Что же касается термина «секта», то, дабы избежать излишних споров, я готов пользоваться не только богословским его определением, но и тем его пониманием, которое было присуще Е. П. Блаватской и Е. И. Рерих.
Вот лишь несколько выписок из их творений, контекст которых позволит уяснить смысл, которы они вкладывали в слово «секта». «Мне кажется, правильнее было бы сказать, что хотя закон перевоплощения был краеугольным в каждой древней религии востока и, конечно, религия евреев не составляла исключения, но уже в дни Иисуса закон этот претерпел искажения от рук князей религии и сохранялся в своей первоначальной чистоте лишь среди отдельных сект»{981}. «Махаяна в Тибете подразделяется на две многочисленные секты: желтые шапки, или гелугпа, преимущественно распространенная в Тибете и Монголии, основателем ее был великий реформатор Цонг-Капа в 14-м веке, и другая, более древняя, секта красных шапок, или ньин-ма; дугпа одно из подразделений ее, они населяют весь Сикким и Малый Тибет; основана она была учителем индусом Падма-Самбхава. Далай Лама и Таши Лама, и все правительство в Тибете принадлежат к секте гелугпа»{982}. «О Солнечном синтезе религий и систем вещал Учитель М. через Е. П. Блаватскую, - но Теософическое Общество превратилось в узкую оккультную секту»{983}. «Мы можем показать путь происхождения каждой Христианской конфессии, каждой, даже самой маленькой, секты. Последние являются маленькими веточками или побегами, выросшими на более крупных ветвях; но побеги и ветви берут начало от одного и того же ствола - РЕЛИГИИ МУДРОСТИ”{984}. “По крайней мере, именно таково Учение Сиамской Секты, которое сейчас считается самой чистой формой экзотерического Буддизма”{985}. “Однако первые (верные буддисты Сиамской секты, во всяком случае) не верят ни в Бога, ни в будущее вознаграждение вне этой Земли. Они не молятся - ни жрецы, ни миряне. "Молиться!" - воскликнут они в глубоком удивлении, - "Кому или чему?". Спрашивающий. Тогда они настоящие атеисты. Теософ. Это невозможно отрицать, но также они самые любящие добродетель и добропорядочные люди во всем мире”{986}. “Hiraf’у следовало бы добавить к названию «розенкрейцеры» слова «как особая секта», потому что это все-таки была секта, одна из многих ветвей единого древа»{987}. «Когда мы говорим о "буддистах", мы не включаем сюда многочисленные еретические секты, распространенные повсюду в Китае и Японии, которые утратили всякое право носить такое название. С ними мы не имеем ничего общего. Мы подразумеваем лишь буддистов Северного и Южного храмов - так сказать, католиков и протестантов в буддизме»{988}.

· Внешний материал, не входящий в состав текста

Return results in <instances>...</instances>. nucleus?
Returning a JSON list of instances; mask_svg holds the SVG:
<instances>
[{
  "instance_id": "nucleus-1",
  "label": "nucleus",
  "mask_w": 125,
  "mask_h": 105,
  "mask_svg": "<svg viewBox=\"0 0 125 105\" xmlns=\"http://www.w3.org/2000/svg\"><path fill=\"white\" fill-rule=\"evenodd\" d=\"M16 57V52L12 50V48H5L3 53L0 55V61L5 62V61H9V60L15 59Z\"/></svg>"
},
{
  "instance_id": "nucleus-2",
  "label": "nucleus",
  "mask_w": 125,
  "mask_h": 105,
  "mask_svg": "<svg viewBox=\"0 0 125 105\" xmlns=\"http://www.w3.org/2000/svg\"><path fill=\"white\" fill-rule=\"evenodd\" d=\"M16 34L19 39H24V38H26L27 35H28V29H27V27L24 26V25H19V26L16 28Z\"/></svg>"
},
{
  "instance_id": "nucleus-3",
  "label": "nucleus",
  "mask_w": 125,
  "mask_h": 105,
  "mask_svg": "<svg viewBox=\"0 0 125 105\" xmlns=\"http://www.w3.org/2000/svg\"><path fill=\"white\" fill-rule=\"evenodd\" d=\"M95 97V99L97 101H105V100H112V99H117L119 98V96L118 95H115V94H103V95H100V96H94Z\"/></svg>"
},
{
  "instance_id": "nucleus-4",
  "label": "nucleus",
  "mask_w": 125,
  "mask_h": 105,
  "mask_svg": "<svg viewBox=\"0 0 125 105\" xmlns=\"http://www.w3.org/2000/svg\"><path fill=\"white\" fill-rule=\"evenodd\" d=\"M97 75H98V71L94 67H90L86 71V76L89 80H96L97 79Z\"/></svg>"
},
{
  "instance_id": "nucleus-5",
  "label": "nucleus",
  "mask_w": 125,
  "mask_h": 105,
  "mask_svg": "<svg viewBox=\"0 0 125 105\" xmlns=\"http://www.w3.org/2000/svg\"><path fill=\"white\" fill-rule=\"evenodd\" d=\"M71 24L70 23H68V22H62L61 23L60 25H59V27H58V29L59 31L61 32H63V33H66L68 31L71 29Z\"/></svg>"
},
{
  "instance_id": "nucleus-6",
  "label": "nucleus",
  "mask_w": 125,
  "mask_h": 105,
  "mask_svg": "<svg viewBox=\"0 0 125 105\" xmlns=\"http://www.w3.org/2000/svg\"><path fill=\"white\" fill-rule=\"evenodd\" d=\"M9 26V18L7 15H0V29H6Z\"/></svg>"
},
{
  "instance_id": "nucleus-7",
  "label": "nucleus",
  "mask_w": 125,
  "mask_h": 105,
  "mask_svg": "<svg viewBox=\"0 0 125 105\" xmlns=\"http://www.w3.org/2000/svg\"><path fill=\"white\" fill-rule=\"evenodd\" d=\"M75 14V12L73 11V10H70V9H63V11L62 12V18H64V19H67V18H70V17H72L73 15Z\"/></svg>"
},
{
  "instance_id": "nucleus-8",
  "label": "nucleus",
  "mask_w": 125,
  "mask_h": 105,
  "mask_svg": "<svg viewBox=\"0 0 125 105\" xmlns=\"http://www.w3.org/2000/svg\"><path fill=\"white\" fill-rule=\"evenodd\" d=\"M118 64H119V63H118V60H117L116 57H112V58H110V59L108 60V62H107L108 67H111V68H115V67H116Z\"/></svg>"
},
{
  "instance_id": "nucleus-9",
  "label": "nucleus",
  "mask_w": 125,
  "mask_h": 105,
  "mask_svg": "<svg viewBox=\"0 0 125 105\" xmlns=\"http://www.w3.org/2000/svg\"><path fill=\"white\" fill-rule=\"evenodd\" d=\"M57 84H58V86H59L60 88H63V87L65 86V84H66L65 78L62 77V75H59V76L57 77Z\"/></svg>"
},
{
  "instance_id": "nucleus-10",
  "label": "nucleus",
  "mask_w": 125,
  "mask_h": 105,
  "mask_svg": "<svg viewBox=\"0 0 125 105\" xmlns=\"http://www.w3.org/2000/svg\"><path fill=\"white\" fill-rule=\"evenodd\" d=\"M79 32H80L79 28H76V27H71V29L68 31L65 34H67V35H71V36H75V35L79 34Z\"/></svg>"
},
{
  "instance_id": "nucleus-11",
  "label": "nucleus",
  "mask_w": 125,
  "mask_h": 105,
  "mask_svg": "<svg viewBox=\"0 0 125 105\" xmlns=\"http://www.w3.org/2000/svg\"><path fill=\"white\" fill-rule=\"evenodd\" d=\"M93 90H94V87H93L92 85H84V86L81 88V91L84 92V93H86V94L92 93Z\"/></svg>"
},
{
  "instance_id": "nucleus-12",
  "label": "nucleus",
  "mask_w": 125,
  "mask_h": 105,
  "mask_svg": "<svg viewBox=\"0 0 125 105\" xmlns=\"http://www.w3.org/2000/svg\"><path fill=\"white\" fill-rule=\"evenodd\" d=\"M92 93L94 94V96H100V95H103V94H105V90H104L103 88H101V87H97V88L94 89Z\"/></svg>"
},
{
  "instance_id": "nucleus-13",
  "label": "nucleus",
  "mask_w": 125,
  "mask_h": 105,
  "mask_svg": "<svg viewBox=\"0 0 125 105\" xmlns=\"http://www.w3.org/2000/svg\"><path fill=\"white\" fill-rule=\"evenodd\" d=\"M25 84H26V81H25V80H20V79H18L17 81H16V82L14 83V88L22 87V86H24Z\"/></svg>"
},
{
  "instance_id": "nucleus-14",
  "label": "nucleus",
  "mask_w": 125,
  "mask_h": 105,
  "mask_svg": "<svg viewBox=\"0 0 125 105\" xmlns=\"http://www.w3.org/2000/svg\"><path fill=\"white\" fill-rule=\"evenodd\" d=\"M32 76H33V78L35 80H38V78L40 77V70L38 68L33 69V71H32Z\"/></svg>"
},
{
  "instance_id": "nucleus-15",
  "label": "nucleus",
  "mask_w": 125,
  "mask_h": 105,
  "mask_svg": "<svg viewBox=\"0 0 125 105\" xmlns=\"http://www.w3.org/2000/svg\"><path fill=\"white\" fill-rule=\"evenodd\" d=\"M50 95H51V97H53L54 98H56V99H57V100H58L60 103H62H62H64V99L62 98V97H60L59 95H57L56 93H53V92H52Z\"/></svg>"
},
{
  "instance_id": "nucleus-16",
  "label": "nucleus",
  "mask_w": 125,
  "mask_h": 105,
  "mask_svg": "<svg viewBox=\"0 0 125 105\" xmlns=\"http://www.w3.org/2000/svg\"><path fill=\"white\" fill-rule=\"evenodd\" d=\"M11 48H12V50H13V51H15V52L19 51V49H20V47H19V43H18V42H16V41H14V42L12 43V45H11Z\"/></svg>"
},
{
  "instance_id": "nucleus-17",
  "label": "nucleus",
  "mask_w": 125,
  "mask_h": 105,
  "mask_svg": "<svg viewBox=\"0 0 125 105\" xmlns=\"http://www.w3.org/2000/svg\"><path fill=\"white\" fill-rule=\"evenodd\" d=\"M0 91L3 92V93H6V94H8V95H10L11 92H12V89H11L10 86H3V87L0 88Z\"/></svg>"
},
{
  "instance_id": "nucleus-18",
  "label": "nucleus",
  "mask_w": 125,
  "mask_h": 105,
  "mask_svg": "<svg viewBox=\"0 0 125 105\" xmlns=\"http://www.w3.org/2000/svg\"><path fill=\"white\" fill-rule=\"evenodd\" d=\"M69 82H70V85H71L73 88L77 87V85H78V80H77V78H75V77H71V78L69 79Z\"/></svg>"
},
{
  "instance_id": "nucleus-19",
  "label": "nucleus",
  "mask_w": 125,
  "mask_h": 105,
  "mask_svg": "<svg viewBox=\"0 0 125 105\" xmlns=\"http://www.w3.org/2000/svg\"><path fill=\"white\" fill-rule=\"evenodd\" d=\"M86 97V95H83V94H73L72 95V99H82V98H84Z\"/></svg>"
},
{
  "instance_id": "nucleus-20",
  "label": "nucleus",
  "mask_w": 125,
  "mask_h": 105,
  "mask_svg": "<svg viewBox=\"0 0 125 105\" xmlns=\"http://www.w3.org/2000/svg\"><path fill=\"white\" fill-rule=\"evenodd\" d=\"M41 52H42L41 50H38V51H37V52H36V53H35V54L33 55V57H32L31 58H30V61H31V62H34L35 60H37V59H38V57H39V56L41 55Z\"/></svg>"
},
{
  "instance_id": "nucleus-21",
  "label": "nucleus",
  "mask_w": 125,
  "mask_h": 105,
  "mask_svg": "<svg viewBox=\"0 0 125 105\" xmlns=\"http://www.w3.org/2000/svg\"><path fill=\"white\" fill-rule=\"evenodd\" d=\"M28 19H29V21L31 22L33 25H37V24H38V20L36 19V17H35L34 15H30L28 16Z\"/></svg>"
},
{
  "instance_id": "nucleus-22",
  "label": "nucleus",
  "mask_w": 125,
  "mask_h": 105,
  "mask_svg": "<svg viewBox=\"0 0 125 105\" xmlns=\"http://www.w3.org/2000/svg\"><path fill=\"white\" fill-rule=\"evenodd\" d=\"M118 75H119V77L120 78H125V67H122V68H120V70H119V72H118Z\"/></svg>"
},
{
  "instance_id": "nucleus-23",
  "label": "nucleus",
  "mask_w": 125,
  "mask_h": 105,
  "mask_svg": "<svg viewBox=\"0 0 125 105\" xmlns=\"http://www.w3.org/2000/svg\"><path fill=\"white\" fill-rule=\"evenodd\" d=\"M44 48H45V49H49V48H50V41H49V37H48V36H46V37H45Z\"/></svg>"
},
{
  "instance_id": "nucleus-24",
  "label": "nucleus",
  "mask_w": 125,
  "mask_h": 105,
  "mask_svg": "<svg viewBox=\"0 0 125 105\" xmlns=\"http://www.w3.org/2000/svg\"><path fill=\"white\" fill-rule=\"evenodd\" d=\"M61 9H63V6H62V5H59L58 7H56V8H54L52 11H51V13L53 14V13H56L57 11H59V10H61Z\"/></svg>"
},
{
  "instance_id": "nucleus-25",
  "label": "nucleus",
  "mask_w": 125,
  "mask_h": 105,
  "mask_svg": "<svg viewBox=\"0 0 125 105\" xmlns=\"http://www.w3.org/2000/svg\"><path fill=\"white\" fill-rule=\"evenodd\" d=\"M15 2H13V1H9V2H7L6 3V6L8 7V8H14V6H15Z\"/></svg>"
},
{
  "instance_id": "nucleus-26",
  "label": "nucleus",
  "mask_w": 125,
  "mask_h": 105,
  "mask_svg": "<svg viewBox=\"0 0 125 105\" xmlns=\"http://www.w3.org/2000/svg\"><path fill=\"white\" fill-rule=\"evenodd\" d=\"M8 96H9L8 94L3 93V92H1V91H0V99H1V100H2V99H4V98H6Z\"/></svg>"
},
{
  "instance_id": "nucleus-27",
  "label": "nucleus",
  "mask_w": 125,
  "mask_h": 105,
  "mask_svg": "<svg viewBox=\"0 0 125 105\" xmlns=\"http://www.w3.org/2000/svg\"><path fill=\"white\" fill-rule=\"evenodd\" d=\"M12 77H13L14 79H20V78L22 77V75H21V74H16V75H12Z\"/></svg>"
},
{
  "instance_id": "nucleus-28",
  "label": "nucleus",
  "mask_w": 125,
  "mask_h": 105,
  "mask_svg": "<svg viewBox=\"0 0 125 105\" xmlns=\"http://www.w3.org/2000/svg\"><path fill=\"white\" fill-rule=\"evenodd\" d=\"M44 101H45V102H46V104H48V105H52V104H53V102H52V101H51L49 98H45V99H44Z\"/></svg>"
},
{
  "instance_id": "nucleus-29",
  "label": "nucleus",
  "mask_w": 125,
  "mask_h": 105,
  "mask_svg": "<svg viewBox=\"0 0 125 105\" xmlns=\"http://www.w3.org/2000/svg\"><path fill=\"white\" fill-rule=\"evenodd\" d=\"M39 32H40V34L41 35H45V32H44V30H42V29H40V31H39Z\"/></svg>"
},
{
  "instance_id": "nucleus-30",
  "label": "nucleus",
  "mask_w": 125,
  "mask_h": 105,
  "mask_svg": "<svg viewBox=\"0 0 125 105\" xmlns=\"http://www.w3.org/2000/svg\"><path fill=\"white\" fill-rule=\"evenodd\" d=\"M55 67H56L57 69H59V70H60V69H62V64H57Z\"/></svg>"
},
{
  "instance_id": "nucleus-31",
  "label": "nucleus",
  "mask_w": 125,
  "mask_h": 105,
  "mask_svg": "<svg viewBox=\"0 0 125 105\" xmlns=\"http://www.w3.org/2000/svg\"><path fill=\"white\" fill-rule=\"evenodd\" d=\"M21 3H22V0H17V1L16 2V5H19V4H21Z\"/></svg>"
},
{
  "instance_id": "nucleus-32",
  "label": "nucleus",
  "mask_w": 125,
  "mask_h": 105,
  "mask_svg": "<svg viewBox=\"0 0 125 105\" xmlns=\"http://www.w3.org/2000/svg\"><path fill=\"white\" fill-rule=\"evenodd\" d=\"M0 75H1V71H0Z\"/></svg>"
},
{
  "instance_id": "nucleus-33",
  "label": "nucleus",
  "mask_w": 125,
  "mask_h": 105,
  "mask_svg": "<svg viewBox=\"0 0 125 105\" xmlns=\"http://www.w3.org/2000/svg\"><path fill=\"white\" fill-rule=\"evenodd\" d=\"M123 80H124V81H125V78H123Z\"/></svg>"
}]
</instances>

Итак, можно ли сказать, что в понимании основательниц теософии слово «секта» означает тоталитарное общество, совершающее «непомерные финасовые поборы», разрушающее семейную жизнь и психику своих адептов?
В понимании теософинь слово “секта”, если оно употреблялось не просто в историко-религиозном смысле, означало некую “ограниченность” (словосочетание “сектантское ограничение» характерно для текстов Е. Рерих[238]). Ну что ж, употребляя именно в таком смысле слово «секта», нельзя не заметить, что оно вполне приложимо и к самому теософскому и рериховскому движению[239].
Ведь отделяет же себя теософия от церковного христианства – вот уже и есть «ограниченность». Сколь нетерпимым бывает теософское отношение к Церкви, можно судить по такому, например, эпизоду. Из Америки пришла весть о кончине одной из русских рериховских сотрудниц. «Очень тронуло меня, что она пожелала, чтобы ее тело было предано сожжению и без особого религиозного обряда, который выродился в никому не нужную тягость»{989}.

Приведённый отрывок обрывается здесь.